• Darby VanDeVeen

‘Tickets to My Downfall’ Shows Machine Gun Kelly’s Versatility With a Pop-Punk Album

“Primarily guitar-driven songs were reminiscent of pop punk bands from the early 2000s like Blink-182, Sum 41 and more.”

Rapper Machine Gun Kelly (real name Colson Baker) completely switched gears with his fifth studio album and released the pop-punk inspired Tickets to My Downfall. The name for the album comes from his cynical view that at some point, the fans stop rooting for you and start rooting against you.

This shift was a huge success. I’ve never listened to a Machine Gun Kelly project before since I’m not a big rap fan, but hearing about this shift compelled me to listen. Primarily guitar-driven songs were reminiscent of pop punk bands from the early 2000s like Blink-182, Sum 41 and more. Nostalgia definitely played into my enjoyment of the record, since I miss the sound of real instruments in a lot of the music that’s put out nowadays. It’s safe to say I was playing air guitar and banging on an invisible drum set as I listened to the album.

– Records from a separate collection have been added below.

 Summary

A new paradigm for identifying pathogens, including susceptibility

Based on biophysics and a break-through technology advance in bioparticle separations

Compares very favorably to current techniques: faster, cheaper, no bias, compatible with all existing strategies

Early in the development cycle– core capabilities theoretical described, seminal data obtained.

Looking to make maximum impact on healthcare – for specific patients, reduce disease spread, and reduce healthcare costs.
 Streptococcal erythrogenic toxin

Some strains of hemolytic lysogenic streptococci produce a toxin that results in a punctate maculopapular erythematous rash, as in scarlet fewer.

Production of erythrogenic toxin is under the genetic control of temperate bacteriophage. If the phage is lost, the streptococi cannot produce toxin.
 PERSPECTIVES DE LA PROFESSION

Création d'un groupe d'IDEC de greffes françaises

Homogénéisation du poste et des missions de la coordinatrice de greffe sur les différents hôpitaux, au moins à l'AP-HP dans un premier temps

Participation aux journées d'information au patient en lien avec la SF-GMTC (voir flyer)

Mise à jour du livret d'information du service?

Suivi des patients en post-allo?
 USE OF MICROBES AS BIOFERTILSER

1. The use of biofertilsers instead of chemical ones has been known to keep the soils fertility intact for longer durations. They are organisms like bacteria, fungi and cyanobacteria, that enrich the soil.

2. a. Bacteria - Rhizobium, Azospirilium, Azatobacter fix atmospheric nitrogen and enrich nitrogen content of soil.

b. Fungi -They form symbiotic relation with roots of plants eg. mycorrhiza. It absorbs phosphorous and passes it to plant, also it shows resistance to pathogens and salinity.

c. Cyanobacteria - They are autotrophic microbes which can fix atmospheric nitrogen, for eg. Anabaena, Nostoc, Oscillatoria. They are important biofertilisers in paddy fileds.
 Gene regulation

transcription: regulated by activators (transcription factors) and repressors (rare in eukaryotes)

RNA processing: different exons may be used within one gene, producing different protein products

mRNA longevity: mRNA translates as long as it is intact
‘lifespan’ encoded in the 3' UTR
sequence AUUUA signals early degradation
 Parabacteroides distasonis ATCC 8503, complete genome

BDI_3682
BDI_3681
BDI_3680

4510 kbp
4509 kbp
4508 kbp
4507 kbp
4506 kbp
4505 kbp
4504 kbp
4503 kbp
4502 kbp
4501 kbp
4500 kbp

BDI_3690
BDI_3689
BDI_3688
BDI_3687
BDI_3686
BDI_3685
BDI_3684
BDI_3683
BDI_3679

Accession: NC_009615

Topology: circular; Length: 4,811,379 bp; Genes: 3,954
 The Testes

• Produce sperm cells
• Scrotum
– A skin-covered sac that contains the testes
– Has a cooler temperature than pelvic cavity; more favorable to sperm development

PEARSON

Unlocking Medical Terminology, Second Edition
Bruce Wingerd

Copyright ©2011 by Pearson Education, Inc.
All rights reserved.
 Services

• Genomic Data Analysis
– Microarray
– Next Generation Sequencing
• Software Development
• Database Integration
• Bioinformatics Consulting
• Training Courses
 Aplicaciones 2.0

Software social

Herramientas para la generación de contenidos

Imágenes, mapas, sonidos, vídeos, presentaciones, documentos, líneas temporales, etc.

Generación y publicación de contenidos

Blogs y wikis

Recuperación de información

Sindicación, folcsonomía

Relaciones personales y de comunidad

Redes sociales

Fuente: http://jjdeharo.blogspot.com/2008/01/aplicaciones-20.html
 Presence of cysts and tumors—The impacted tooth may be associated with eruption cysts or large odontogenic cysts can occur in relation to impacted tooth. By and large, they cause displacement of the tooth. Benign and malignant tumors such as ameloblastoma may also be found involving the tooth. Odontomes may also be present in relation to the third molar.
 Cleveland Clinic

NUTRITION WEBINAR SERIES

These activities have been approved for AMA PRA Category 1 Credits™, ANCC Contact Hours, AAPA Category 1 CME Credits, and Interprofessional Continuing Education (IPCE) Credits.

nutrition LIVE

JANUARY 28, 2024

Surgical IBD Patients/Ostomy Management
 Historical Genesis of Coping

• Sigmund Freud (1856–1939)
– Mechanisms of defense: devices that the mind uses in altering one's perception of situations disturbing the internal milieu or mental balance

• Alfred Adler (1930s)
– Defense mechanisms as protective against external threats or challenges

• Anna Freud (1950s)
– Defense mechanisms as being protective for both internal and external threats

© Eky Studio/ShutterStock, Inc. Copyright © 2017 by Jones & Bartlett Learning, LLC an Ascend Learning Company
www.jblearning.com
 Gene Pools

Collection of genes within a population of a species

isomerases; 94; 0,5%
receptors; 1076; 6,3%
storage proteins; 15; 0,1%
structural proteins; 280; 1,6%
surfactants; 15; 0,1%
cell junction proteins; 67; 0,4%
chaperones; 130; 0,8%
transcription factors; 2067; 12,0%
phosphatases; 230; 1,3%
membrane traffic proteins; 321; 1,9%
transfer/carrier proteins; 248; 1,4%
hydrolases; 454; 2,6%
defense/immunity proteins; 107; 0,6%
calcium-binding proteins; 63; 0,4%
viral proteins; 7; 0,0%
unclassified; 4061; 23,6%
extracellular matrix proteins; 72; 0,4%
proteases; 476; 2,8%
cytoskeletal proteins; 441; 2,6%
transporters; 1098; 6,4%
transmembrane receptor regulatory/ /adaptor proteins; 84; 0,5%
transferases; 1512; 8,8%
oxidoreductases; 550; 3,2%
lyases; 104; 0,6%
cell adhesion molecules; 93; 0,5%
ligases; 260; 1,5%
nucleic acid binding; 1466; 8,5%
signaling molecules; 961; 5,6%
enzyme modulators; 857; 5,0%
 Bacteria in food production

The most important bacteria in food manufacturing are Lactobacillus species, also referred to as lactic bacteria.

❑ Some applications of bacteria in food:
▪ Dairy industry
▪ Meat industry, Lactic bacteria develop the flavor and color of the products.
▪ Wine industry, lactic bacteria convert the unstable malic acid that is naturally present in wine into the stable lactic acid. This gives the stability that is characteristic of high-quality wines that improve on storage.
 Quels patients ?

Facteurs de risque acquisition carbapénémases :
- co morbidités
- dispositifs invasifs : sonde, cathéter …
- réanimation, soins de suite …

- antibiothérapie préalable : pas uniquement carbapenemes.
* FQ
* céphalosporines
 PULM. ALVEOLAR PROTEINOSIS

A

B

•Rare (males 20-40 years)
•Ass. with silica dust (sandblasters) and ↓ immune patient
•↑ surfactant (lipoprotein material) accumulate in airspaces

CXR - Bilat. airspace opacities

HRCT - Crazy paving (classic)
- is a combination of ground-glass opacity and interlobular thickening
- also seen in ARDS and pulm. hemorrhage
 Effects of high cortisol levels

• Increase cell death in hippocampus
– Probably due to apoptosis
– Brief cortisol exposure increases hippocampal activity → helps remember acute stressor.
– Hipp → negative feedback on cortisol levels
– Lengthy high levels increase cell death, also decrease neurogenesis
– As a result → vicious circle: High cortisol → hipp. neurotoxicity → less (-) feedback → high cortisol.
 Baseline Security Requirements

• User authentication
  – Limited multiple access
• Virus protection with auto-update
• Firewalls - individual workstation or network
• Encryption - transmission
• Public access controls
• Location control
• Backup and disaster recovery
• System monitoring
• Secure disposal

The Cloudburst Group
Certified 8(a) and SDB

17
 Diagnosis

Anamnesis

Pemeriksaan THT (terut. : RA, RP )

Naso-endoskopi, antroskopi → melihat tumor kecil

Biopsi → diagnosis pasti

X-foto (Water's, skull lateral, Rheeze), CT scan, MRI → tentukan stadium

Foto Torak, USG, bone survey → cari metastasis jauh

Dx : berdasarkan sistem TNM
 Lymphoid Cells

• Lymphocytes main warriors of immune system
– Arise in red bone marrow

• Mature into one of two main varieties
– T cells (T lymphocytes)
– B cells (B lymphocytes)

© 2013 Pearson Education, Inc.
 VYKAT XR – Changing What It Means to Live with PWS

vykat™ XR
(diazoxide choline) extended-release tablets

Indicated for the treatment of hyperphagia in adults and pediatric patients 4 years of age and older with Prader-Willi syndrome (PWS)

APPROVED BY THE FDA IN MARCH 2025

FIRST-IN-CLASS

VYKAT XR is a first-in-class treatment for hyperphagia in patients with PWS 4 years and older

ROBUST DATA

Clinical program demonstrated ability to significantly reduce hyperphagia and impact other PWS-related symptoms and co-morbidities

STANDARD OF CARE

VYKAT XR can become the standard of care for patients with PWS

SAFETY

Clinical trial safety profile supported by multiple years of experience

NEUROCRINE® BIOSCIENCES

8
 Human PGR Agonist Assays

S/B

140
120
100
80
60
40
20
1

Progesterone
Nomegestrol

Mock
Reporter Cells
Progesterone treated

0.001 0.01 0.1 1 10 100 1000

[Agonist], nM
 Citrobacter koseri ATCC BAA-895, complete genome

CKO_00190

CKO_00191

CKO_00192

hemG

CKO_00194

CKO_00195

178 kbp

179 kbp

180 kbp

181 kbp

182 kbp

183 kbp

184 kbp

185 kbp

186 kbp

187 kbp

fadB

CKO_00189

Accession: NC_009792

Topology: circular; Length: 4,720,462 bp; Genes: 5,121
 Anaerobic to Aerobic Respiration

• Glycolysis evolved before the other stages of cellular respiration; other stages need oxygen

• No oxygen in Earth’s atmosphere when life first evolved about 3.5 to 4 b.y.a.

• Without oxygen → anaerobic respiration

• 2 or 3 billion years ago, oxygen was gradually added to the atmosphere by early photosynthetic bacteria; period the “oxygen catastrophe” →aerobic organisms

Lyrically, the album is simple, but can pack a punch when it needs to. The closing track, “play this when i’m gone” is a love letter written to Baker’s daughter when he dies. An acoustic guitar backs the track, putting the focus on Baker’s vocals and the emotion behind it. “I hope you get to go to all the places that I showed you/When I was on the road and couldn’t be home to hold you,” he sings in the second verse. Baker’s success comes from his introspection and giving an insight to his innermost thoughts and feelings. The bridge of “concerts for aliens” encapsulates this when Baker sings “I’m insecure, I f*** things up/I’m in too deep, I feel too much.”

One of my favorite tracks from the album was the collaboration with Halsey, “forget me too.” Halsey’s verse reminded me of her track “3am” off of her album Manic, which was the closest we’ve seen Halsey singing something close to rock until this release. The two work together to deliver a duet about searching for closure in a past relationship. Another highlight was the collaboration with blackbear, which brought diversity and modernity to an album that was starting to become repetitive.

Overall, I’m really enjoying this album for now, but outside of this phase, I don’t see a lot of replay value outside of a few key songs (“forget me too” and “bloody valentine” I’m looking at you). But while I’m listening to it, you can find me walking around my neighborhood trying not to put on an entire performance on my air guitar.